IB-2008-B (June 2008)
Author: Benjamin DeGrow
In March 2006, the Independence Institute published an issue backgrounder to provide needed context to claims made about the state of K-12 education funding in Colorado. Among the observations in the report were as follows:
- A comprehensive analysis of relevant research overwhelmingly showed no link between education spending and student performance, with several studies even showing a negative relationship
- From 1992 to 2003, 27 of 42 states with available testing data increased per-pupil spending more than Colorado: of the 27 states, only Delaware also showed greater gains than Colorado in 4th-grade reading scores
- Colorado’s real growth in total per-pupil expenditures outpaced most states in the 1970s but grew less quickly than most states in the 1980s and 1990s, but both Colorado and the nation roughly doubled per-pupil spending between 1970 and 2000
Since the initial release of “Counting the Cash,” updated statistical reports have added to the clarifying picture of education funding in Colorado.
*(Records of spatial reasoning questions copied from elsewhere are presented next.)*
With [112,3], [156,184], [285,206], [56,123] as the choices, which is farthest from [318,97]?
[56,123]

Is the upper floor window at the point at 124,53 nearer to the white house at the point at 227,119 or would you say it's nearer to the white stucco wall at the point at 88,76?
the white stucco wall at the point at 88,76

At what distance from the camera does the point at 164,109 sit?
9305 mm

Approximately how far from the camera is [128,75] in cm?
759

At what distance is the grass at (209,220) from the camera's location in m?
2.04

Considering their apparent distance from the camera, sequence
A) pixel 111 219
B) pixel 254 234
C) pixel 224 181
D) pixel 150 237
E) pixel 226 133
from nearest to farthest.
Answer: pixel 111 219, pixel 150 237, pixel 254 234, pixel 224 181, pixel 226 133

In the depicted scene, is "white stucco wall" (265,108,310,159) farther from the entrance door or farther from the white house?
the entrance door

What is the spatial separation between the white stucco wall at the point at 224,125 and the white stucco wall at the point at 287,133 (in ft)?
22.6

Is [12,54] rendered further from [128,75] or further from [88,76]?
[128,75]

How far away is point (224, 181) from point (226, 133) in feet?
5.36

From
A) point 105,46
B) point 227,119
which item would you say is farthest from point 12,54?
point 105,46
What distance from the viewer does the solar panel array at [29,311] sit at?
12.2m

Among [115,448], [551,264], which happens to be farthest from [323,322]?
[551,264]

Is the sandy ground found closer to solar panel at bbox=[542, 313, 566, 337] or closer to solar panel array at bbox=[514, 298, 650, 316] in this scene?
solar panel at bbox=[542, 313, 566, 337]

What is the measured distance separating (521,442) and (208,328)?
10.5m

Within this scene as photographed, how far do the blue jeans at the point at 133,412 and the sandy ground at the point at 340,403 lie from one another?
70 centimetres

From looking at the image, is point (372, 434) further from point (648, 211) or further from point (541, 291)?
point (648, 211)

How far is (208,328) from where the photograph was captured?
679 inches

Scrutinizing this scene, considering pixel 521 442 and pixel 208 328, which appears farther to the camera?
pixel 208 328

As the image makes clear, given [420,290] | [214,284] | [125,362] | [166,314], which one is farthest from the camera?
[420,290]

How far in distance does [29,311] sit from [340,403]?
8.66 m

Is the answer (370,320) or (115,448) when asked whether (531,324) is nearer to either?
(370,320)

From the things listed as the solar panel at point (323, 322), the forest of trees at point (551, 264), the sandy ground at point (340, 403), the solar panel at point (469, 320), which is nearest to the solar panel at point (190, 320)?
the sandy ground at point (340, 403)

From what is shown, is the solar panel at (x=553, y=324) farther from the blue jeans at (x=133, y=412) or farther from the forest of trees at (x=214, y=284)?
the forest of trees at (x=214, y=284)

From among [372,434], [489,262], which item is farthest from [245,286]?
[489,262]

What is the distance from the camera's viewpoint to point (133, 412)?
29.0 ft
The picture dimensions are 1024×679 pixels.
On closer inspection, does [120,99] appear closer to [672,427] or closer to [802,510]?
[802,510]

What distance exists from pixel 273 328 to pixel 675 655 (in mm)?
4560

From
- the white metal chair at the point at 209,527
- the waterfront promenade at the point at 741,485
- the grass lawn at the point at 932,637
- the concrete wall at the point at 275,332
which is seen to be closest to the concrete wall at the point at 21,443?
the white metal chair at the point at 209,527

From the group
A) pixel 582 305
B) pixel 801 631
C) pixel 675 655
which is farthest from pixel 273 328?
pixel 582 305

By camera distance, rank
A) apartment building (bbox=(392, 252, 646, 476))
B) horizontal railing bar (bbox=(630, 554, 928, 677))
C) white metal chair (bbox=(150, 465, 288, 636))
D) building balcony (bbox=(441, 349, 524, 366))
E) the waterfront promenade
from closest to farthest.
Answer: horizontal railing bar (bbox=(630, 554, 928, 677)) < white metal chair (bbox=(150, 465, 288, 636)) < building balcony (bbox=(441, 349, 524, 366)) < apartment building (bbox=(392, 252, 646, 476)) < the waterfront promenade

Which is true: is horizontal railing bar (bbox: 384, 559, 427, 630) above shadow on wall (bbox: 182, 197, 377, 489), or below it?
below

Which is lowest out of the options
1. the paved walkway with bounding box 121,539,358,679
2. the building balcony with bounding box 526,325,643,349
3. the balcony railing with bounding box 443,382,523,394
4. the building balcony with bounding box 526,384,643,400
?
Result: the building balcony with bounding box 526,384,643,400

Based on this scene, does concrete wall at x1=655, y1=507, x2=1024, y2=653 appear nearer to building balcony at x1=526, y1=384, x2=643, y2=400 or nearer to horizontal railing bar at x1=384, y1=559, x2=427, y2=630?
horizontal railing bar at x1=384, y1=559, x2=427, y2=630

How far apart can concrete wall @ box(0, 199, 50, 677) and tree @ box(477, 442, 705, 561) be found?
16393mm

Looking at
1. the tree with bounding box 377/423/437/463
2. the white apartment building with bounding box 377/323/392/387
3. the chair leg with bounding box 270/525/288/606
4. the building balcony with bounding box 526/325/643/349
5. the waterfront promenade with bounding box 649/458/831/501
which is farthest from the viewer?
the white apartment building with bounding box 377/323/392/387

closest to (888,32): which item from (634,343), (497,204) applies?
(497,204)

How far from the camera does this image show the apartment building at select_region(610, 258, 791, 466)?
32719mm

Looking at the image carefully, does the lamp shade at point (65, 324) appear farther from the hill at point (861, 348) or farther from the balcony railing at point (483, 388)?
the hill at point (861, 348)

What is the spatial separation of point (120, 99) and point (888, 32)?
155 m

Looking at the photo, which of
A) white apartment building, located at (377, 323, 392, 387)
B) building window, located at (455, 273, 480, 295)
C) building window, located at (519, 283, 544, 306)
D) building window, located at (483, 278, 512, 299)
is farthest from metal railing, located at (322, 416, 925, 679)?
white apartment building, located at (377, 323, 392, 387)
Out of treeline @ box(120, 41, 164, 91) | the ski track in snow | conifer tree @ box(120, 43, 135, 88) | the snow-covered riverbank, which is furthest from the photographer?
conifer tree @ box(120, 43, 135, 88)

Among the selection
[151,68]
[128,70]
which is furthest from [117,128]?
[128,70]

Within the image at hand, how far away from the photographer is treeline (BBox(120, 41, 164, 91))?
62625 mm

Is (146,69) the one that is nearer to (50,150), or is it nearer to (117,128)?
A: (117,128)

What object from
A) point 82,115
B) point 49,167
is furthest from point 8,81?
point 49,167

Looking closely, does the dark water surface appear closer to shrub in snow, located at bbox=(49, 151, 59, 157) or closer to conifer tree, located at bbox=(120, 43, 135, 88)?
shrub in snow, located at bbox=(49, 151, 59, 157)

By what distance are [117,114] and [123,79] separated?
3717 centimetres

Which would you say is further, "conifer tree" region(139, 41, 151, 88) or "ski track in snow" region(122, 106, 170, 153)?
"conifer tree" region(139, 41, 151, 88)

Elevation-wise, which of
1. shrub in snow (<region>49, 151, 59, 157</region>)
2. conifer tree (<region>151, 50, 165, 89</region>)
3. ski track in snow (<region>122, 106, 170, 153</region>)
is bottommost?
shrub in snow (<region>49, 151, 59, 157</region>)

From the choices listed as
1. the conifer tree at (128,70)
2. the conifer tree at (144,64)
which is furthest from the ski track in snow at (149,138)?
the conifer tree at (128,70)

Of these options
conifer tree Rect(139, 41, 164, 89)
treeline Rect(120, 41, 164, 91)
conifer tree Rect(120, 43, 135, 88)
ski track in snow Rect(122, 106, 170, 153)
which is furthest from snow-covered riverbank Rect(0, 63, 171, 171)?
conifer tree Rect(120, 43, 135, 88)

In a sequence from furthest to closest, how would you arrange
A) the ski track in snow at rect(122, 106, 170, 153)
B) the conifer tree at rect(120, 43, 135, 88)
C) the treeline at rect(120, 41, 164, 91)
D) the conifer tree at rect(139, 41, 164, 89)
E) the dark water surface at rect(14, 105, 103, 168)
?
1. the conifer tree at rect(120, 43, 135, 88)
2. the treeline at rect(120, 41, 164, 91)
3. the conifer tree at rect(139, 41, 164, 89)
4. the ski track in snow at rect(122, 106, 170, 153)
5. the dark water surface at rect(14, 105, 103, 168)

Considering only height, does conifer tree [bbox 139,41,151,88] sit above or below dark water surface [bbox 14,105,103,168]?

In terms of total per-pupil spending, which includes all costs related to elementary and secondary education, Colorado has grown at a pace close to the national average and retains its 26th ranking. Colorado’s current per-pupil spending—which excludes costs for capital construction and debt financing—ranks higher by one measure and lower by two others. The gap has grown between the highest and lowest rankings (see table 1).